Example 2: Stress Scores Confidence Interval

# Confidence intervals at different levels
stress_data = df['estres_score']

for confidence_level in [0.90, 0.95, 0.99]:
    lower, upper = confidence_interval(stress_data, confidence=confidence_level)
    width = upper - lower
    print(f"{int(confidence_level*100)}% CI: [{lower:.2f}, {upper:.2f}] (width={width:.2f})")

Results:

90% CI: [18.00, 19.71] (width=1.71)
95% CI: [17.83, 19.87] (width=2.04)
99% CI: [17.50, 20.20] (width=2.70)

Observations:

Higher confidence level → wider interval
This is the trade-off: more confidence requires more uncertainty (wider range)
All intervals suggest mean stress is around 18-19 on the 0-40 scale

Why does the interval get wider with higher confidence?

Think about it intuitively: to be MORE confident you’ve captured the true value, you need to cast a WIDER net.

90% confidence: willing to be wrong 10% of the time → narrower interval
99% confidence: only willing to be wrong 1% of the time → must expand the interval

Mathematically, higher confidence means a larger t* critical value, which increases the margin of error.

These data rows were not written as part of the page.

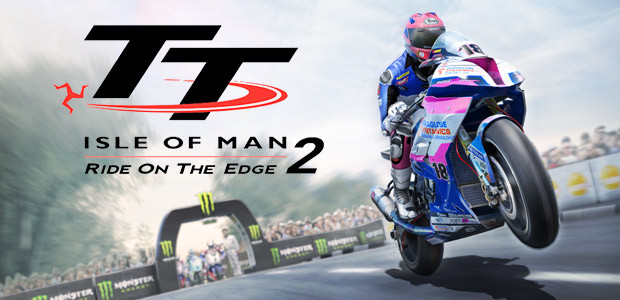 TT Isle of Man - Ride on the Edge 2 - Cover / Packshot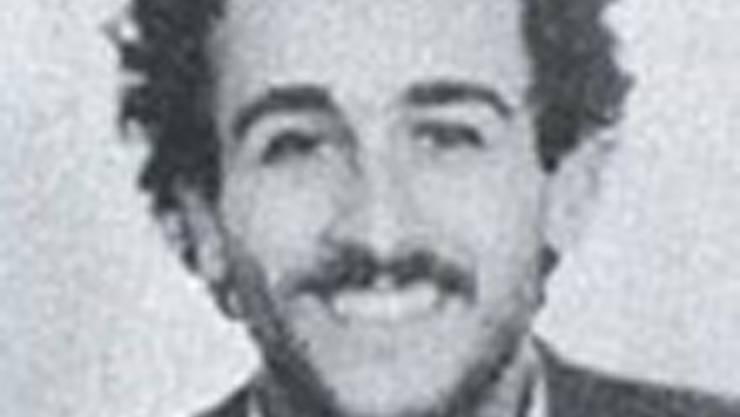 Kämpfte seit 1982 für die Hisbollah: Nun soll Mustafa Badreddine bei einem israelischen Luftangriff in Syrien gestorben sein. (Archivbild)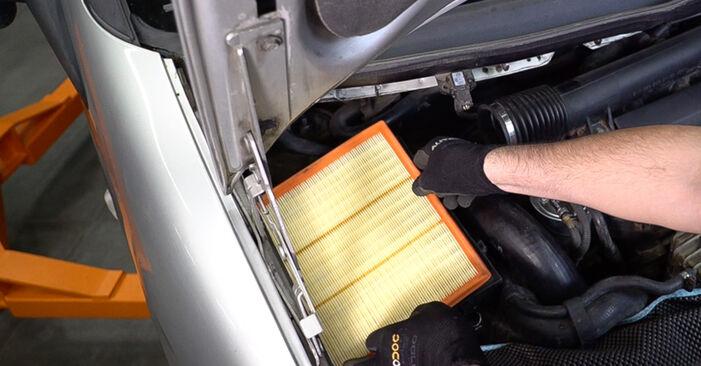 VITO Bus (638) 108 D 2.3 (638.164) 1999 108 CDI 2.2 (638.194) Luftfilter - Handbuch zum Wechsel und der Reparatur eigenständig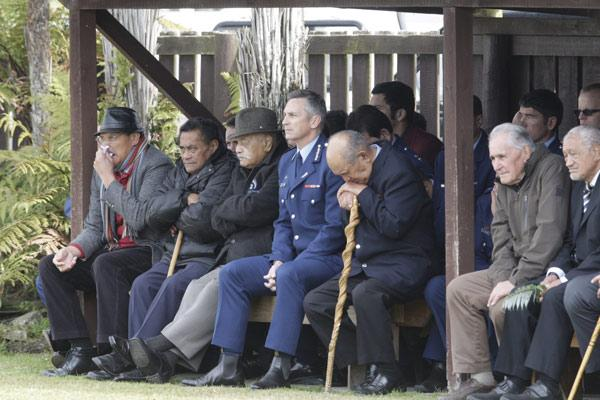 Police Commissioner Mike Bush was among those welcomed to Te Rewarewa Marae in Ruatoki.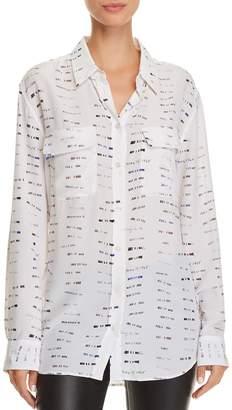 Equipment Signature Printed Silk Shirt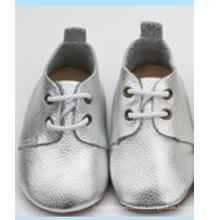 Últimos zapatos ocasionales suaves del oxford del prewalker del nuevo cuero genuino del bebé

Effect of Sample Size on Confidence Intervals

Let’s compare confidence intervals with different sample sizes:

import numpy as np

np.random.seed(123)

for n_sample in [30, 60, 150]:
    sample = df['suenio_horas'].sample(n_sample, replace=False)
    lower, upper = confidence_interval(sample, confidence=0.95)
    width = upper - lower
    print(f"n={n_sample}: 95% CI width = {width:.3f}")

Results:

n=30:  width = 0.863
n=60:  width = 0.598
n=150: width = 0.389

Key Insight: Larger samples produce narrower (more precise) confidence intervals. The width decreases proportionally to 1/√n.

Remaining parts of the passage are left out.